16 декабря. Мне кажется, я когда-нибудь себя хвачу от ревности. «Влюблен как никогда!» И просто баба, толстая, белая, ужасно![4] Я с таким удовольствием смотрела на кинжал, ружья. Один удар – легко. Пока нет ребенка. И она тут, в нескольких шагах. Я просто как сумасшедшая. Еду кататься. Могу ее сейчас же увидать.

Так вот как он любил ее. Хоть бы сжечь журнал его и всё его прошедшее.

Приехала – хуже, голова болит, расстроена, а душу давит, давит. Так хорошо, привольно было на воздухе, широко. И думать хочется широко, и дышать широко, и жить. А жизнь такая мелочная. Любить трудно, а любишь так, что дух захватывает, что всю жизнь бы, душу положила, чтоб не прошла она ни с чьей стороны. И тесен, мал тот мирок, в котором я живу, если исключить его. А соединить нам мирки наши в один – нельзя. Он так умен, деятелен, способен, и потом это ужасное, длинное прошедшее. А у меня оно маленькое, ничтожное.

Меня нынче испугала поездка в Москву. Я сделаюсь еще ничтожнее и чувствую, что если у меня будет жизнь, мир, которым я буду довольна, то он будет здесь, в Ясной, без людей, в семье, со всем, что я сама себе создала.

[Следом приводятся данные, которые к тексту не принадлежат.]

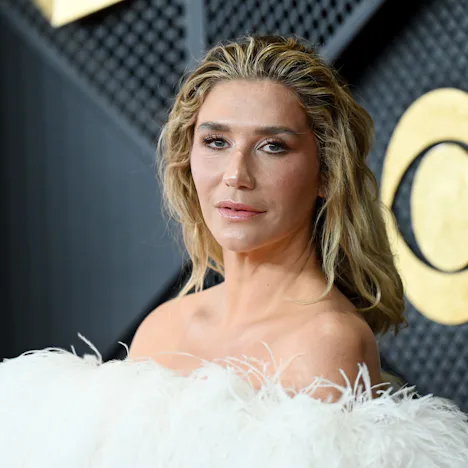 Kesha says she's celibate except when she's in Italy,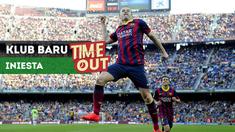 Berita video Time Out kali ini tentang Andres Iniesta yang dikabarkan sudah mendapatkan klub baru setelah tak lagi bersama Barcelona.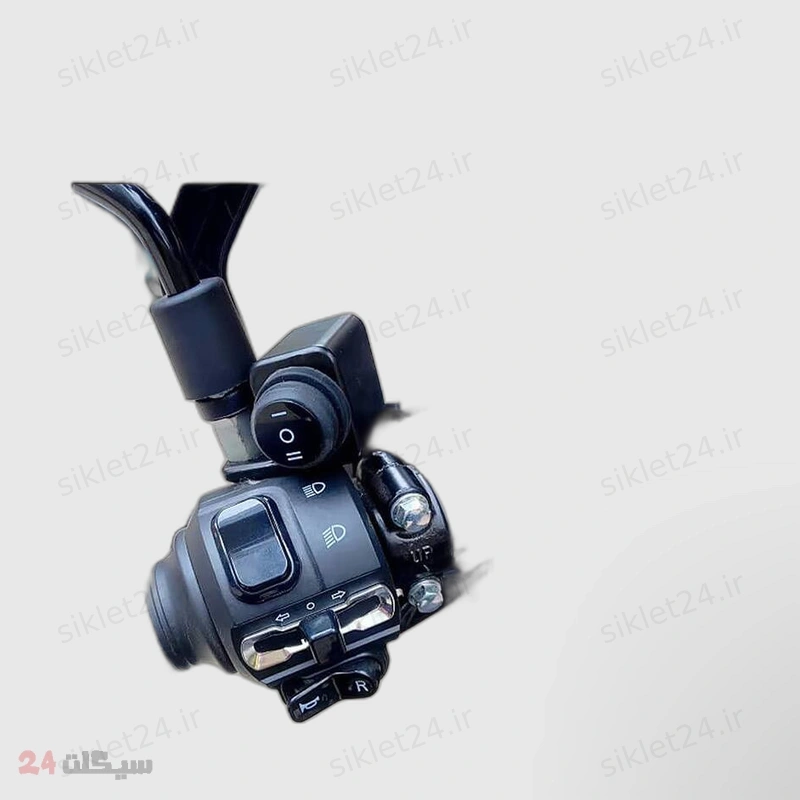 کلید پرژکتور موتور سیکلت وارون مدل سه حالته کد A-131 - Image 2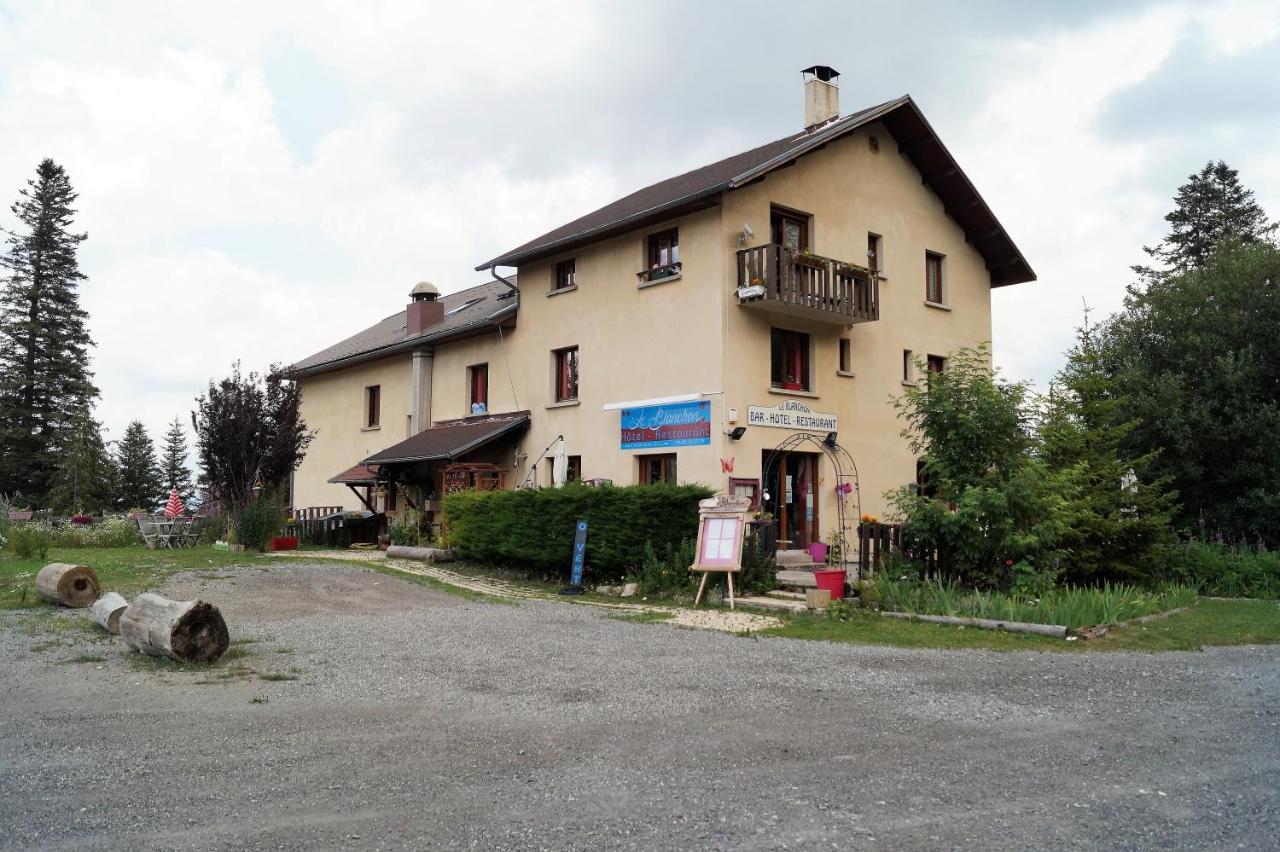 Hotel - Restaurant Le Blanchon Selonnet Eksteriør bilde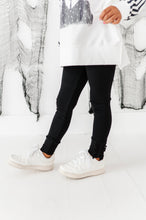 Load image into Gallery viewer, Midnight | RIB (SLIM) LEGGING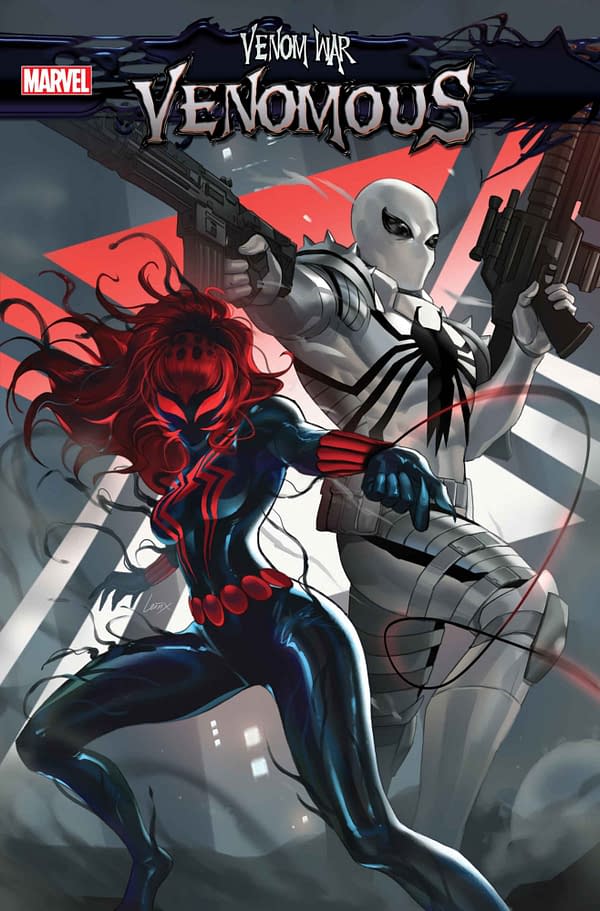 Cover image for VENOM WAR: VENOMOUS #1 LESLEY "LEIRIX" LI COVER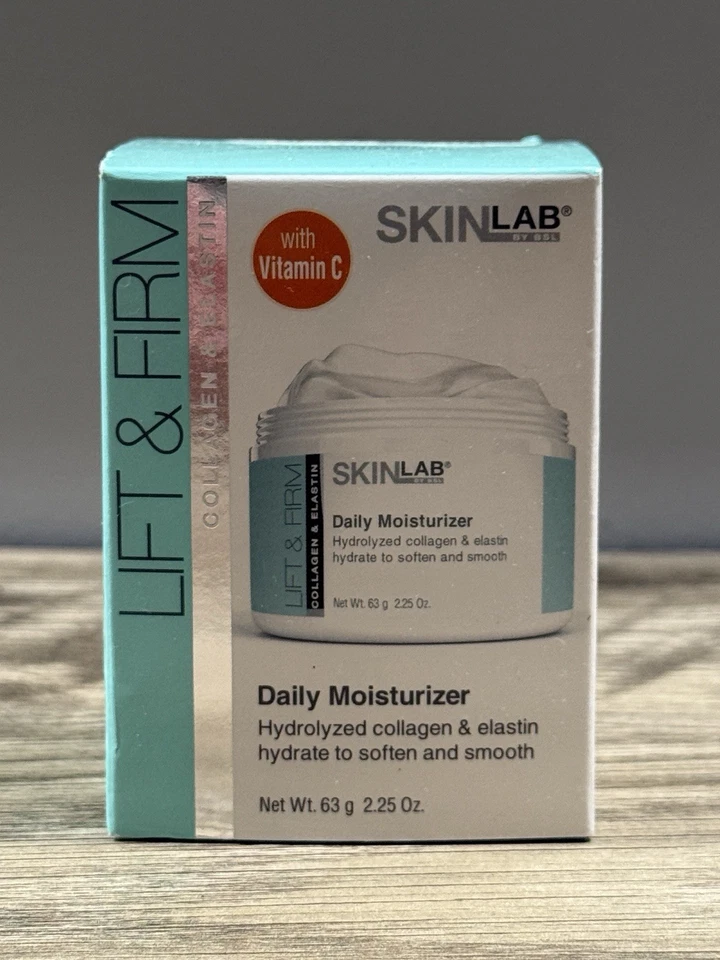 Ежедневный увлажняющий крем с коллагеном и эластином SkinLab Lift & Firm 2,25 унции тон морщин - Изображение 1 из 4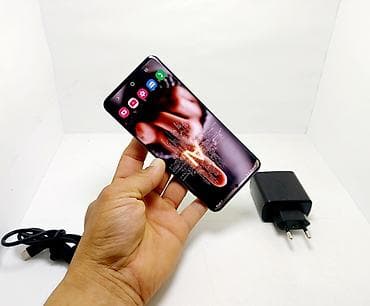 galaxy note20: Samsung Galaxy S20, Б/у, 128 ГБ, цвет - Белый, 1 SIM, 2 SIM — 5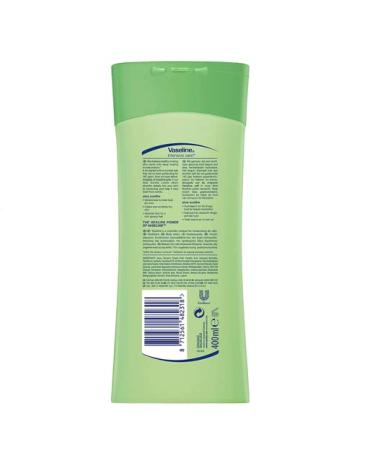 Vaseline Intensive Care Aloe Soothe Body Lotion 400ml - Hydrating & Soothing Moisturizer for All Skin Types - Buy Internationally - Buy Online on GoSupps.com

Читала начала его сочинений, и везде, где любовь, где женщины, мне гадко, тяжело, я бы всё, всё сожгла. Пусть нигде не напомнится мне его прошедшее. И не жаль бы мне было его трудов, потому что от ревности я делаюсь страшная эгоистка.

Если б я могла и его убить, а потом создать нового, точно такого же, я и то бы сделала с удовольствием.

1863

9 января. Никогда в жизни я не была так несчастлива сознанием своей вины. Никогда не воображала, что могу быть виновата до такой степени. Мне так тяжело, что целый день слезы меня душат. Я боюсь говорить с ним, боюсь глядеть на него. Никогда он не был мне так мил и дорог, и никогда я не казалась себе так ничтожна и гадка. И он не сердится, он всё любит меня, и такой у него кроткий, святой взгляд. Можно умереть от счастия и от унижения с таким человеком. Мне очень дурно. От причины нравственной я больна физически. У меня была такая боль, что я думала, что выкину. Я стала как сумасшедшая. Я целый день молюсь, как будто от этого легче будет моя вина и как будто этим я могу возвратить то, что я сделала.

Мне легче, когда его нет. Я могу и плакать, и любить его, а когда он тут, меня мучает совесть, мучает его милый взгляд и лицо его, на которое я уже не смотрела со вчерашнего вечера и которое так мне мило. И как я могу только делать ему что-нибудь неприятное!

Всё думала я, как бы мне загладить (или не загладить, это глупое слово) и как бы мне сделаться лучше для него. Любить его я не могу больше, потому что люблю его до последней крайности, всеми силами, так, что нет ни одной мысли другой, нет никаких желаний, ничего нет во мне, кроме любви к нему. И в нем ничего нет дурного, ничего, в чем я хоть подумать бы могла упрекнуть его.

Он мне всё не верит, думает, что мне нужны развлечения, а мне ничего не нужно, кроме него. Если б он только знал, как я радостно думаю о будущности, не с развлечениями, а с ним и со всем тем, что он любит. Я так стараюсь полюбить даже всё то, что мне и не нравилось, как Ауэрбах[5].

А вчера я была в ударе капризничать, прежде этого не было до такой степени. Неужели у меня такой отвратительный характер или это пошлые нервы и беременность? Пускай так лучше будет, потому что я знаю, что теперь буду беречь наше счастие, если я еще не очень испортила его. Это ужасно, могло бы быть так весело и хорошо. Он теперь здоров; что я наделала. Таня, Саша, Кузминский приехали, а я всё не могу не плакать. Я им ни за что не покажусь, они дети и не любили. Как я жду его! Господи, если он ко мне охладеет? Ну всё, решительно, теперь держится на нем. А я какая ничтожная, как тяжело это нравственное ничтожество. Он спохватится, наверное, какая я перед ним жалкая и гадкая.